There have been instances when due to public outcry, the governing bodies of these examinations have created committees to suggest means and modes for providing relief to affected students. Thus, it is better to take pre-examination precautions in order to avoid post-examination chaos.
One of the major things one could do to improve the situation is to select paper setters and evaluators who have unquestionable integrity, a vast educational experience in the respective subjects and are genuinely, moderately authoritarian and think rationally.
Teachers, while setting question papers, should be careful about many important issues and not simply pick and choose some questions from the matters taught in the syllabus prescribed for the course.
Papers should be drawn from two to three paper setters and then a committee constituting educationists with the aforementioned qualities should decide on the final form of the question paper.
Guidelines for paper setters and line-wise evaluation criteria should be provided to evaluators with centralised paper checking with one question or part of it per evaluator.
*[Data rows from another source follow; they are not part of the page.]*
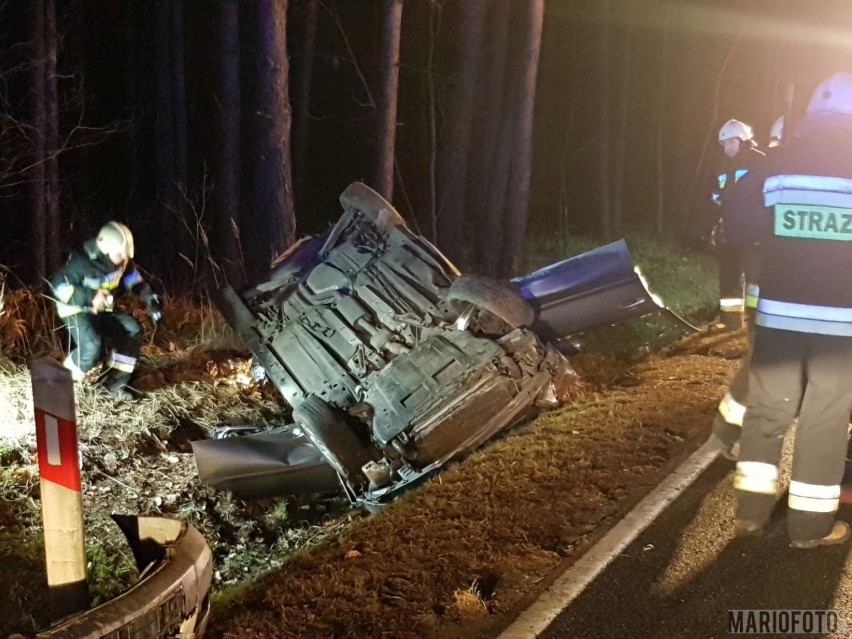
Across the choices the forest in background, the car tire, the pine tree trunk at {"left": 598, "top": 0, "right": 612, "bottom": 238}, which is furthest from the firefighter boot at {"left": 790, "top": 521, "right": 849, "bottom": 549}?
the pine tree trunk at {"left": 598, "top": 0, "right": 612, "bottom": 238}

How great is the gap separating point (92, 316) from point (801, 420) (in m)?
4.71

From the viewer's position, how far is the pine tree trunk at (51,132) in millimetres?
9555

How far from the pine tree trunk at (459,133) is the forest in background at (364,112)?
0.11 ft

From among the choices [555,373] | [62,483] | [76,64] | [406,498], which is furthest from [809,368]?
[76,64]

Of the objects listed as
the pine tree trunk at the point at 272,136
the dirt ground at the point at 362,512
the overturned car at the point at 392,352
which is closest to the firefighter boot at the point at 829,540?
the dirt ground at the point at 362,512

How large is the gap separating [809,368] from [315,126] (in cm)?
2063

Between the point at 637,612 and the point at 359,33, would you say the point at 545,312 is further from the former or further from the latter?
the point at 359,33

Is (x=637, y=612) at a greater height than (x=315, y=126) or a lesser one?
lesser

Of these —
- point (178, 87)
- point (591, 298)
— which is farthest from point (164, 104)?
point (591, 298)

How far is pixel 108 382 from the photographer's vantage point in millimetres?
5777

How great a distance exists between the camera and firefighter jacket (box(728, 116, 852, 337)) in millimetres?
3254

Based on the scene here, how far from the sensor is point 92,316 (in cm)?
576

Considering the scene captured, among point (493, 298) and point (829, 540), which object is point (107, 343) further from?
point (829, 540)

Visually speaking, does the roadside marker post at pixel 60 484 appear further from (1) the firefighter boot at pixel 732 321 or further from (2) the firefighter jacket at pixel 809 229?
(1) the firefighter boot at pixel 732 321
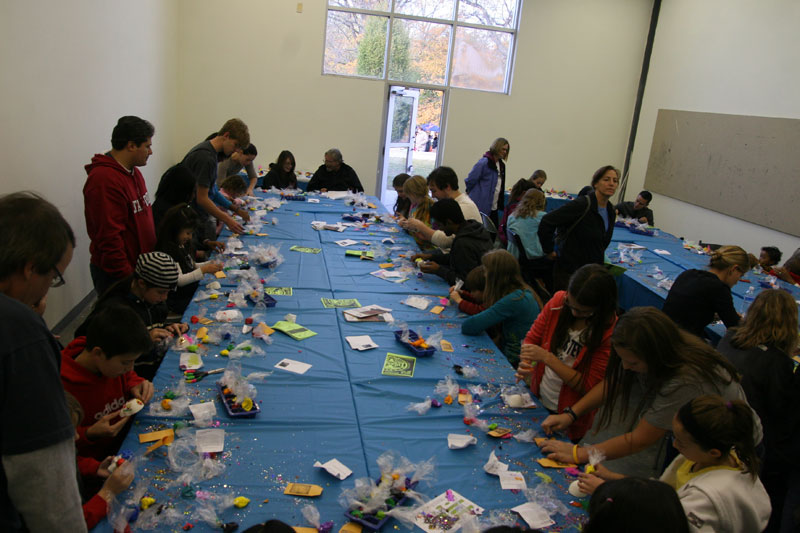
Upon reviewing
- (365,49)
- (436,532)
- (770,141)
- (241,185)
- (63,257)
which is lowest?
(436,532)

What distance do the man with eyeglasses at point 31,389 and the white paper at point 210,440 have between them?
0.75m

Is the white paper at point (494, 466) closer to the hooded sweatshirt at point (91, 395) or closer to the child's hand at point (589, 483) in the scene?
the child's hand at point (589, 483)

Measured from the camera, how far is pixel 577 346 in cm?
265

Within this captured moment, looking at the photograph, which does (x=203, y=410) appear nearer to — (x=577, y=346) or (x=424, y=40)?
(x=577, y=346)

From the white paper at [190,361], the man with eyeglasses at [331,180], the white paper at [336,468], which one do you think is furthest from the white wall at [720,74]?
the white paper at [190,361]

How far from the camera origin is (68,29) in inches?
178

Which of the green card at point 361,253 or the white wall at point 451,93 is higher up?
the white wall at point 451,93

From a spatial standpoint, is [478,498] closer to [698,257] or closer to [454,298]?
[454,298]

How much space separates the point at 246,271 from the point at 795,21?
7652 millimetres

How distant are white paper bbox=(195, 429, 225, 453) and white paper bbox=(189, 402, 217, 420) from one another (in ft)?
0.29

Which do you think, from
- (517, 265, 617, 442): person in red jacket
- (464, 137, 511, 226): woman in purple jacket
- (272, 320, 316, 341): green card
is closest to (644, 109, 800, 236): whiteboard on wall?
(464, 137, 511, 226): woman in purple jacket

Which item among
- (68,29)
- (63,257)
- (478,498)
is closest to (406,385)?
(478,498)

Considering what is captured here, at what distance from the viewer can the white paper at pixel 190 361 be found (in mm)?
2576

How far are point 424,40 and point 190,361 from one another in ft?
27.8
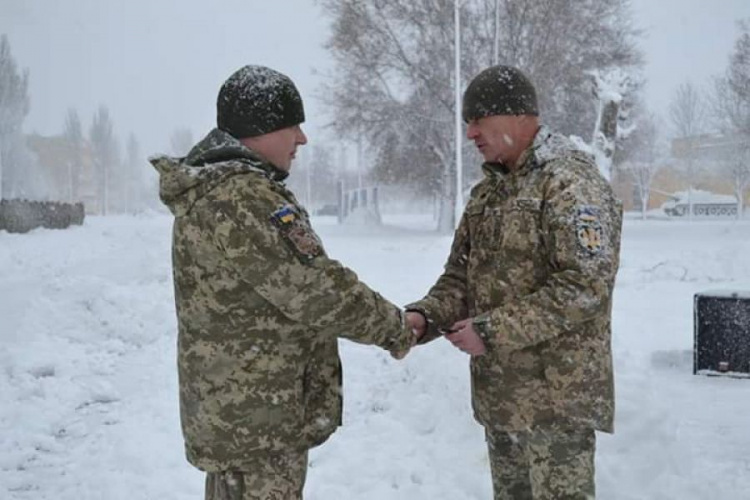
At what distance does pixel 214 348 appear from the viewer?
7.96 ft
The question paper setter and evaluator should fulfill their assignment with great honesty, dedication, integrity and seriousness.
Before setting a question paper, every paper setter should put himself or herself in the shoes of the examinee and then frame the type, level and duration of the questions.
The toughness level of question paper should be such that 50% of it can be attempted by even an average student, 20% by good students and the rest 30% by intelligent students. Further, strict rules should be framed for evaluation of question papers at every level and there should be counter checks for question paper setting and evaluation.
In any case, the question paper setters should not challenge the existence of the examinee; rather they should motivate and help the examinee to express himself so that students do not lose faith in examination or education system in general.
While we can sit and discuss this serious issue of question paper setting today, one must also remember that the population of our country is huge. When hundreds of thousands of kids are involved in education, it becomes quite difficult to generalise such concerns and implement suggested solutions. One rule doesn’t apply to everyone here, but there are certain common norms that can help teachers and evaluators:
* The students are tested at the end of a semester or academic year to find out
the outcome of their learning in the classroom. A good exam paper should be prepared to test them in all the areas of learning.
* The students are tested for their skills acquired in the classroom after the end of a semester or academic year. This test should be comprehensive and they should be tested in all the topics they learned during the semester or year.
* Teachers should take adequate care and caution in setting a question paper and it is acquired through practice and experience over the years through trial and error method.